USD/CAD: Loonie Weakens as Greenback Hovers Near 16-Month High

FXEmpire.com -

The Canadian dollar weakened against its U.S. counterpart on Tuesday as the greenback hovered close to the 16-month high on increasing bets that the Fed would raise interest rates sooner than previously thought.

USDCAD settles Friday at 1.2550 and above the pivotal 1.2540 level, where the 55d and 100d MAs converge with the next major resistance seen at 1.2600. Like NZD however, CAD remains a buy on dips versus funders (EUR, JPY, CHF) in an environment where many have been expecting the BoC to push back on the aggressive market pricing following the recent softer Canadian October jobs report,” noted analysts at Citi.

“Citi still see April 2022 as the most likely timing for a first BoC rate hike with quarterly hikes to follow. But as market pricing is already in line with the Citi call scope for further hawkish surprises may be limited especially given exposure to medium-term weaker Chinese growth.”

Today, the USD/CAD pair rose to 1.2544 up from Monday’s close of 1.2511. After gaining about 2.3% last month, the Canadian dollar strengthened over 1.3% so far this month.

The dollar index, which measures the value of the dollar against six foreign currencies, was trading 0.19% higher at 95.590. Last week, the greenback rose to 16-month highs against most other major currencies because of the hottest U.S. inflation reading in a generation that pushed investors to bet that interest rates are likely to rise sooner than previously thought.

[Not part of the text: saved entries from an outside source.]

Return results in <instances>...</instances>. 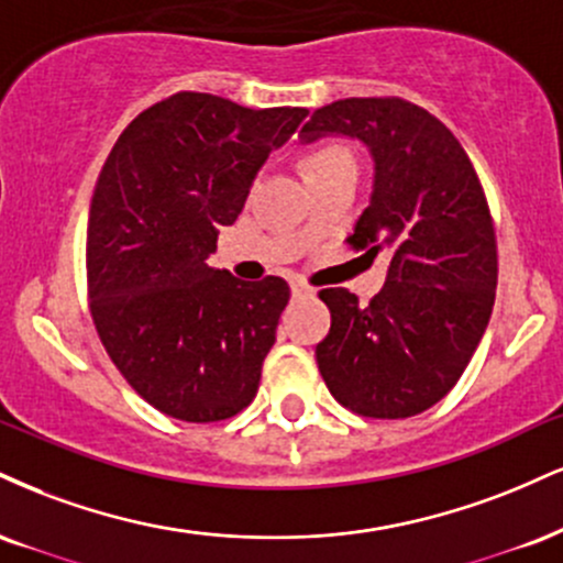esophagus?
I'll use <instances>...</instances> for the list:
<instances>
[{
	"label": "esophagus",
	"instance_id": "esophagus-1",
	"mask_svg": "<svg viewBox=\"0 0 563 563\" xmlns=\"http://www.w3.org/2000/svg\"><path fill=\"white\" fill-rule=\"evenodd\" d=\"M290 294H294V296H309L311 288L303 280H294V283H290Z\"/></svg>",
	"mask_w": 563,
	"mask_h": 563
}]
</instances>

In October, U.S. consumer prices rose faster than expected due to surges in gasoline and food prices, showing that inflation could remain high well into next year amid snarled global supply chains. Labor Department data on Wednesday showed that the consumer price index rose 0.9% last month after rising 0.4% in September. In the 12 months through October, the CPI increased 6.2% up from September’s 5.4% increase.

It is highly likely that the world’s dominant reserve currency, the USD, will rise by end of the year, largely due to the expectation of at least one rate hike next year. With the dollar strengthening and a possibility that the Federal Reserve will raise interest rates earlier than expected, the USD/CAD pair may experience a rise.

The dollar index (DXY) may bid on front-end rate differentials especially vs funders (EUR, JPY, CHF) but with sharp DXY gains unlikely as the UST curve flattens, signalling market conviction that any Fed tightening is likely to be shallow,” added Citi analysts.

“This would still leave US financial conditions accommodative which limits the extent of DXY gains. DXY is so far sustaining above strong resistance at 94.65-83 that has held for the last seven weeks. The weekly close above now brings the double bottom pattern back in to play and suggests extended gains towards 97.50.”

Canada is the world’s fourth-largest exporter of oil, which edged higher on tight inventories. At the time of writing, U.S. West Texas Intermediate (WTI) crude was trading 0.64% higher at $81.4 a barrel. Higher oil prices lead to higher U.S. dollar earnings for Canadian exporters, resulting in an increased value of the loonie.